- Data supplied

::::

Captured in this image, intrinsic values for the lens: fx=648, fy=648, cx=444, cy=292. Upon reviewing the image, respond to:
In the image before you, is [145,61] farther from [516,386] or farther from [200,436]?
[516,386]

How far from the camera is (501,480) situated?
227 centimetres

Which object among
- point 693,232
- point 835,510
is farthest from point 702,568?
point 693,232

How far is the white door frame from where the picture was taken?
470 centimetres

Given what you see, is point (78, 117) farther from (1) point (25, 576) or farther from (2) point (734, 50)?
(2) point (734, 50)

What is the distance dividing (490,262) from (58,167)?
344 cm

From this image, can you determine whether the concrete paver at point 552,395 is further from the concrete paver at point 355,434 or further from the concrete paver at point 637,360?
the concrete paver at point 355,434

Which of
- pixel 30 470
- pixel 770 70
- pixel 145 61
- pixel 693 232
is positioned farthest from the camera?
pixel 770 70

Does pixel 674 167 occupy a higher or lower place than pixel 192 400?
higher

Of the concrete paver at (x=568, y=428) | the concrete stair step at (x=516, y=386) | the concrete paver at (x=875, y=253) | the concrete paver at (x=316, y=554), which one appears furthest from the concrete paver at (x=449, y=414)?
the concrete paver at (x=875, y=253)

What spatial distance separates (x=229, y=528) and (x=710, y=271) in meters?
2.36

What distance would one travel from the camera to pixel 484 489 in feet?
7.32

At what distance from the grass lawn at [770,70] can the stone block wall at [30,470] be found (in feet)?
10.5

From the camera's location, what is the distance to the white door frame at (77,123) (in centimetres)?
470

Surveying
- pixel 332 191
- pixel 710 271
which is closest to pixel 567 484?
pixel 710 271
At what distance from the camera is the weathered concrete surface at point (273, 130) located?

::::

Copy out everything from the start of the records down to and including the line containing "470 centimetres", keeping each line identical.

Captured in this image, intrinsic values for the lens: fx=648, fy=648, cx=444, cy=292. Upon reviewing the image, respond to:
In the image before you, is [145,61] farther from [516,386] or farther from [200,436]?
[516,386]

How far from the camera is (501,480) situated?
227 centimetres

Which object among
- point 693,232
- point 835,510
is farthest from point 702,568?
point 693,232

How far is the white door frame from where the picture was taken?
470 centimetres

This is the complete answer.